During development of the system and testing of the servo's I had lying around I learnt a lot of interesting things, here are some :
By far most servo's are supplying power to the motor in pulses, these pulses match the update frequency of servos. The amount of power supplied during each pulse is controlled by the pulse-width as can be seen in the two graphs below. The first one is on a JR DS-8401with a 2[kgcm] load, the second is with more load on the same servo. As can be seen the max current in each pulse is very similar, the pulse-width is different. By counting the pulses per a certain time-frame the update frequency of the servo can be calculated, from the graph below : 31 Pulses in 102 [ms] (31 / 0.102) indicates an update rate of 303[Hz]. The more pulses you count the more accurate this result becomes.

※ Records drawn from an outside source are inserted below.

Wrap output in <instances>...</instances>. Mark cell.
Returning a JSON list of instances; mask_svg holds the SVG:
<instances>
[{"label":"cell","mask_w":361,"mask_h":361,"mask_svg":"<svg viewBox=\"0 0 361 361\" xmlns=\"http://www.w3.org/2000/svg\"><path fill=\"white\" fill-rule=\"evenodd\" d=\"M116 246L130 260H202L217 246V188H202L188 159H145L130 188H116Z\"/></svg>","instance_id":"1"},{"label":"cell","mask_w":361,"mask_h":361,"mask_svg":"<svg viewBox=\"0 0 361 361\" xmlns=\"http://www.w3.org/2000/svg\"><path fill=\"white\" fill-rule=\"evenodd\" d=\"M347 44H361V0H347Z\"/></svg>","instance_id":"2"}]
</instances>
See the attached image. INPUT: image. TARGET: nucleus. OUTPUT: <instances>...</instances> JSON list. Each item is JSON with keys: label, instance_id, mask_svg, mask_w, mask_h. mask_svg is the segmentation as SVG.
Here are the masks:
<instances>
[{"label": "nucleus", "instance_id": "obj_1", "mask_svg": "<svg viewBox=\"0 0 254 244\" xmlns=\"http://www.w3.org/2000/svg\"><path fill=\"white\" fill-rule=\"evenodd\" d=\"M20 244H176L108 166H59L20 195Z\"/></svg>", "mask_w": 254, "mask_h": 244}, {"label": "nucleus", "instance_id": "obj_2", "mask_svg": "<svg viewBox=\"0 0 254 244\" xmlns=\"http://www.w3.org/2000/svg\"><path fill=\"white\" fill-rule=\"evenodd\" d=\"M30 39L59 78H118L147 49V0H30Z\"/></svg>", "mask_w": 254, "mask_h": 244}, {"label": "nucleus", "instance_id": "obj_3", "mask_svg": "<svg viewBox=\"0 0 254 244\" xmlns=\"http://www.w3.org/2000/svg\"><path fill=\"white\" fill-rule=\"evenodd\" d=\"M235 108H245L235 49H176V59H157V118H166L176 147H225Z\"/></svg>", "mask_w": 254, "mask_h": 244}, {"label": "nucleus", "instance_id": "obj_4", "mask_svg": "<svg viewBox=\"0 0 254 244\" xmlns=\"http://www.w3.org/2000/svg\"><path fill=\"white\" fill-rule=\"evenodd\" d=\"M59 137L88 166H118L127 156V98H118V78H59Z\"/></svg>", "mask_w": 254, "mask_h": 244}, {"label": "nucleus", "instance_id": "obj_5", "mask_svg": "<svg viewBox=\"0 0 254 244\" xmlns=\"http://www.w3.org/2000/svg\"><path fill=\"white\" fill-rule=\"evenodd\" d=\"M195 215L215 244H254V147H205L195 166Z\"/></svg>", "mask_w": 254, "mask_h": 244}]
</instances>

The current consumption during start of movements (as during speed testing) shows that the servo are doing it's very best to start immediately, there is no need for precision involved, just start as fast as possible . When the servo is to stop the picture is quite different, the the task is not only to stop, but to stop at the correct place. Inside the servo there is a regulating system (in the literature for control-systems, a so called servo-system:-) )this performs the math (and control) needed to make the servo stop in the wanted position. For each current-pulse it's calculating the pulse-width needed to perform the requested positioning. The graphs below shows how a JR DS-8401 start it's movement in 30-40 [ms] with long pulses, and stops in 40-50[ms] with pulses that are of different length.
When making the test-rig I have made an effort to supply the servos with as stable voltage as I could. To verify this the graph below shows the current consumed and the voltage deviation from 5.0[V] during start of movement. The voltage drop is just above 20[mV] (that's 0.02V) during a 1.7[A] current pulse, which is far better than to be expected in a real life situation in out models. Our batteries and cable resistance makes it far worse leading to slower and weaker servos than what my test results indicate (unless if you run a higher voltage initially, of course).